Mapping Between the Mini-Mental State Examination and the Clinical Dementia Rating Scale for Patients with Alzheimer’s Disease: An External Validation Study
Jeffrey Shaw1, Niels Brogaard2, Julie Hviid Hahn-Pedersen2, Jens Gundgaard2, Pepa Polavieja2, Benjamin David Bray3, Mei Sum Chan3, Men Hoang4, Dominic Trepel4
1Novo Nordisk Inc., 2Novo Nordisk A/S, 3Health Analytics, Lane Clark & Peacock LLP, 4Trinity College Dublin
Objective:
This study aimed to extend and externally validate published mappings between two cognitive assessments, the Mini-Mental State Examination (MMSE) and the Clinical Dementia Rating Sum of Boxes (CDR-SB) scale, to support translation of measurements between these tools across all Alzheimer’s disease (AD) stages.
Background:
CDR-SB is commonly used in specialist research settings and clinical trials. Shorter assessments, such as the MMSE, are commonly employed in clinical practice. A targeted literature review identified existing MMSE-to-CDR-SB mappings. However, these lacked the granularity for accurate translation across all AD stages.

### Saved data entries
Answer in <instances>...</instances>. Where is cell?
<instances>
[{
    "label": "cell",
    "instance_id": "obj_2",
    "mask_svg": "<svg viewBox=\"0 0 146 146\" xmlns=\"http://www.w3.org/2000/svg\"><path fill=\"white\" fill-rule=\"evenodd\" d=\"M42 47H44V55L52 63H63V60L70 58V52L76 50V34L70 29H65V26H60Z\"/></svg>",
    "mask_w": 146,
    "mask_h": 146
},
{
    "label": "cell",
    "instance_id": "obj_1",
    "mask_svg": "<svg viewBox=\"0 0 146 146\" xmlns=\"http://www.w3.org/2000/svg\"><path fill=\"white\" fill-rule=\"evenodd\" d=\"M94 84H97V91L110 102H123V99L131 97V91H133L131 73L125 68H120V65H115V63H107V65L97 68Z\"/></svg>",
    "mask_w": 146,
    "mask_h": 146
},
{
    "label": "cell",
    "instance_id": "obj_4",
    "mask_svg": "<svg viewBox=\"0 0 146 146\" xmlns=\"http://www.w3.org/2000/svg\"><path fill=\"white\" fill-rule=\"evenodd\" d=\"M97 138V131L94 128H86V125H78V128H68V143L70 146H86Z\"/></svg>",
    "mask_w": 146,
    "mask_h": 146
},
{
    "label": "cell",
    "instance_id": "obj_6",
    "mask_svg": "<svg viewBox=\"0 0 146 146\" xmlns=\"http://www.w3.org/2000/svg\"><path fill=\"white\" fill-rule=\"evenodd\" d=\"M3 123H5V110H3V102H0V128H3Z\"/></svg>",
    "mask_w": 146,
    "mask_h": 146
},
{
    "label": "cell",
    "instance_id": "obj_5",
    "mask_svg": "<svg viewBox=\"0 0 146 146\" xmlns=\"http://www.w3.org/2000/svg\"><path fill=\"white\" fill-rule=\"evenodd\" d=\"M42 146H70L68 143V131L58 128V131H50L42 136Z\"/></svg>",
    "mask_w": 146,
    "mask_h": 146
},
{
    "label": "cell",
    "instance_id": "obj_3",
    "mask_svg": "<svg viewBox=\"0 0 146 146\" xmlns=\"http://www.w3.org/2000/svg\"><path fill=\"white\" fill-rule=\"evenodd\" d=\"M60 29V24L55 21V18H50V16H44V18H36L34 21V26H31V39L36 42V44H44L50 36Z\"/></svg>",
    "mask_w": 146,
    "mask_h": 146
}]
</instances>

### How to complete this task
For the abstract on mapping between the MMSE and the CDR-SB, decide whether each statement agrees with it: (a) The CDR-SB is commonly used in clinical trials. (b) The MMSE is rarely used in clinical practice. (c) The existing mappings identified by the literature review were granular enough for accurate translation across all AD stages. Answer yes or no for each and quote the deciding words.

### Task solution
(a) Yes: "CDR-SB is commonly used in specialist research settings and clinical trials."
(b) No: "Shorter assessments, such as the MMSE, are commonly employed in clinical practice."
(c) No: "However, these lacked the granularity for accurate translation across all AD stages."